STUDY TEXT Start Marker

I am at this conference, and there is a big dinner tonight.  I am on the senior team – this is a mandatory event for me.  But I just left.  I told one of my colleagues, who said she would try to deflect for me, and I left.  Which is good, because apparently the amount of time it took me to get back to my hotel room was the exact amount of time I had before disintegrating into a weeping, semi-hysterical disaster.  I am currently not at risk of vomiting, which is an improvement over 10 minutes ago.  And I am not hyperventilating.  Also an improvement.

I knew I was going to fall apart some if this was the outcome, but I guess I didn’t expect the complete breakdown that I seem to be having.  I am trying to focus myself a bit by writing, I would like to stop being hysterical.

This might be the first time that I am absolutely not sure if I can do this anymore.  We have 2 more frozen donated embryos, we’ll use them.  I’ll get out of this knee jerk hysteria, and come to my senses.  But, I don’t know.  I’m back to that fucking place where I don’t know how to keep going, but I don’t know how to stop either.

STUDY TEXT End Marker
SUPPLIED MATERIAL Start Marker

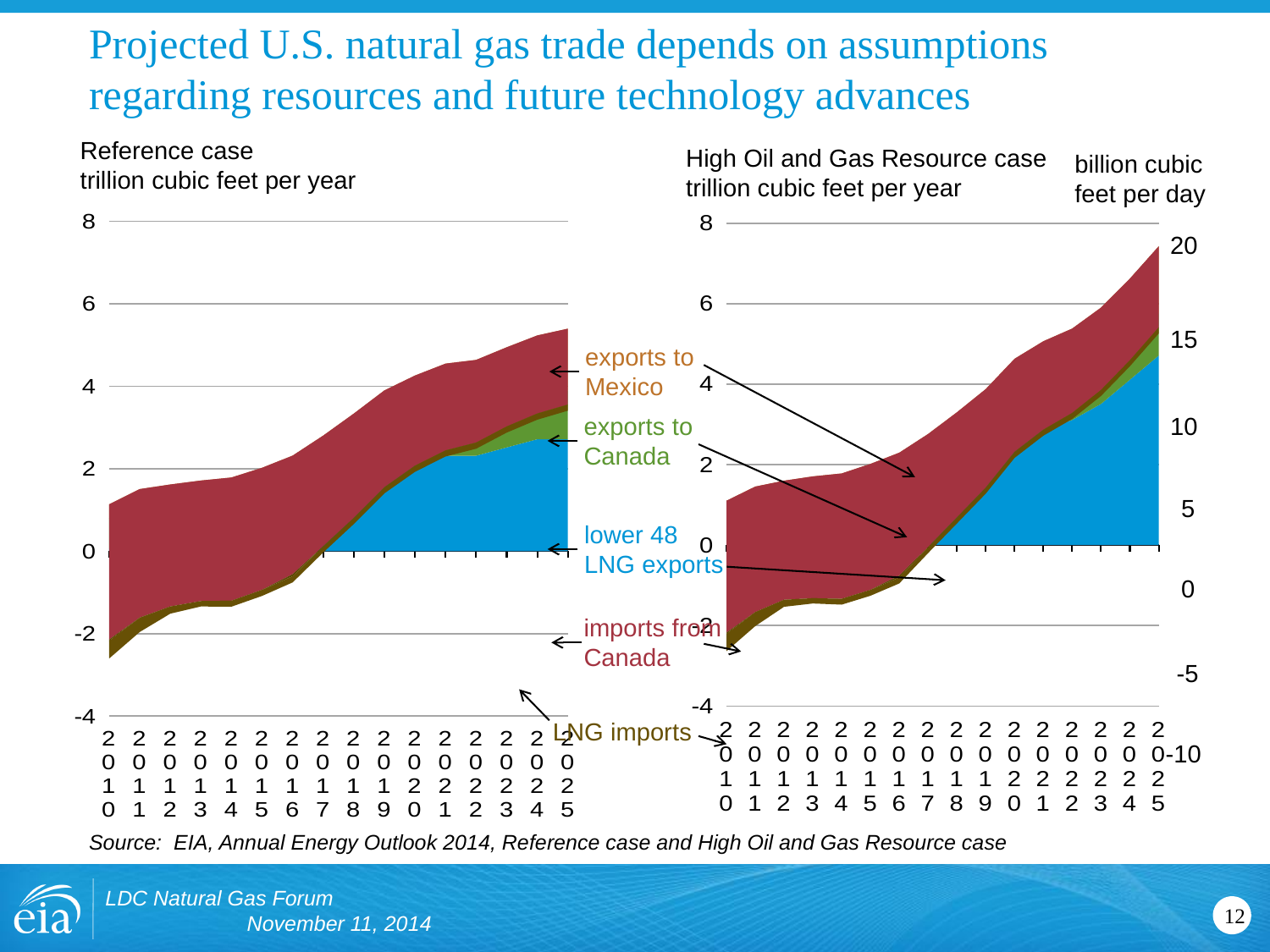
In the Reference case chart, is the value for lower 48 LNG exports in 2010 greater or less than 2? less How many years are shown on the x axis of the Reference case chart? 16 How many series are labelled on the slide's charts? 5 What is the first year shown on the x axis of the High Oil and Gas Resource case chart? 2010 In the High Oil and Gas Resource case chart, do total exports rise or fall from 2010 to 2025? rise In the Reference case chart, is the top of the stacked exports in 2025 greater or less than 4? greater Which chart shows higher total exports in 2025, the Reference case or the High Oil and Gas Resource case? High Oil and Gas Resource case What unit is shown on the right-hand axis of the High Oil and Gas Resource case chart? billion cubic feet per day What kind of chart is the Reference case chart? stacked area chart In the Reference case chart, is the bottom of the stacked imports in 2010 greater or less than -2? less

SUPPLIED MATERIAL End Marker

ASSIGNMENT:
Retype the whole conference-night entry above word for word, without changing anything.

EXERCISE ANSWER:
I am at this conference, and there is a big dinner tonight.  I am on the senior team – this is a mandatory event for me.  But I just left.  I told one of my colleagues, who said she would try to deflect for me, and I left.  Which is good, because apparently the amount of time it took me to get back to my hotel room was the exact amount of time I had before disintegrating into a weeping, semi-hysterical disaster.  I am currently not at risk of vomiting, which is an improvement over 10 minutes ago.  And I am not hyperventilating.  Also an improvement.

I knew I was going to fall apart some if this was the outcome, but I guess I didn’t expect the complete breakdown that I seem to be having.  I am trying to focus myself a bit by writing, I would like to stop being hysterical.

This might be the first time that I am absolutely not sure if I can do this anymore.  We have 2 more frozen donated embryos, we’ll use them.  I’ll get out of this knee jerk hysteria, and come to my senses.  But, I don’t know.  I’m back to that fucking place where I don’t know how to keep going, but I don’t know how to stop either.